What gives O’Connell added confidence that the pack’s high standards will be maintained without Porter is seeing how well Ryan Baird performed in the 57-6 bonus point victory over the Italians last weekend.
With James Ryan and Iain Henderson both missing out on selection for different reasons, 22-year-old lock Baird stepped up to start alongside Tadhg Beirne and responded with a charge-down try in a productive performance.
“I thought he (Baird) did really well. He waited for his chances to come and he took them when they came. He was excellent at set-piece, he had a great steal in the lineout early on.
“Unfortunately it bounced back into an Italian player’s hands. He was obviously high in one tackle, he needs to drop his height a little bit. He was doing a little bit of work on that today after training.
“It’s normally a really good skill of his, he’s normally a really good low tackler, but he was really good. He managed it really well.
Sometimes players can get a bit of anxiety when they haven’t experienced what other guys have. Ryan was very relaxed going into the game. Full of enthusiasm and he really delivered for us.
“It’s a credit to James (Ryan), Tadhg (Beirne) and Iain (Henderson), how they run the lineout. Stuff that we do, they do a lot of walk throughs.
“They try and make life as easy as possible for guys because we’ve had a bit of a history of losing guys late coming into games. We were just very confident that he would be able to deliver on what he was able to do.”
Sitting second in the table behind France, Ireland will be aiming to keep their Championship aspirations alive by getting the better of England at Twickenham on Saturday week.
If they are to claim the scalp of Eddie Jones’ men in London, then Ireland will be looking to avoid a repeat of the disappointing start that they endured against the French in round two.
Les Bleus built a 10-point cushion within seven minutes of the kick-off that night, and while Ireland immediately fired back with a terrific individual try from Mack Hansen, they were chasing the game from the outset.
“Everyone wants to start well.
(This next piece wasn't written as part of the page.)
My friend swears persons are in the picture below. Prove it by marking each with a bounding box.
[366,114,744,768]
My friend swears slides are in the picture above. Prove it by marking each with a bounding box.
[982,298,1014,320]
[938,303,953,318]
Unfortunately both teams can’t get a 10-point lead! We did some things early on in that game (against France) which gave them access. Things which were in our control,” highlighted O’Connell.
“That’s a great thing as a coach. If you look at a game sometimes and you look at things that you’re struggling to solve or struggling to figure out, it can be tricky.
“In the start of that game we exited poorly. We had a really good kick-off take from Tadhg Beirne, we exited with a poor kick and then we let them take a quick lineout.
It was nothing special after that, it was a lovely pass on the inside from (Romain) Ntamack. Then the ruck penalty we gave away was all in our control as well.
“That’s 10-0, and 10-0 away from home is a long way to come back. Particularly against a side like France and particularly against a side like England in Twickenham.
“It’s an important part of the game. It’s one we’ll always be trying to get right. If you can get a lead early on, it puts you in a great place.”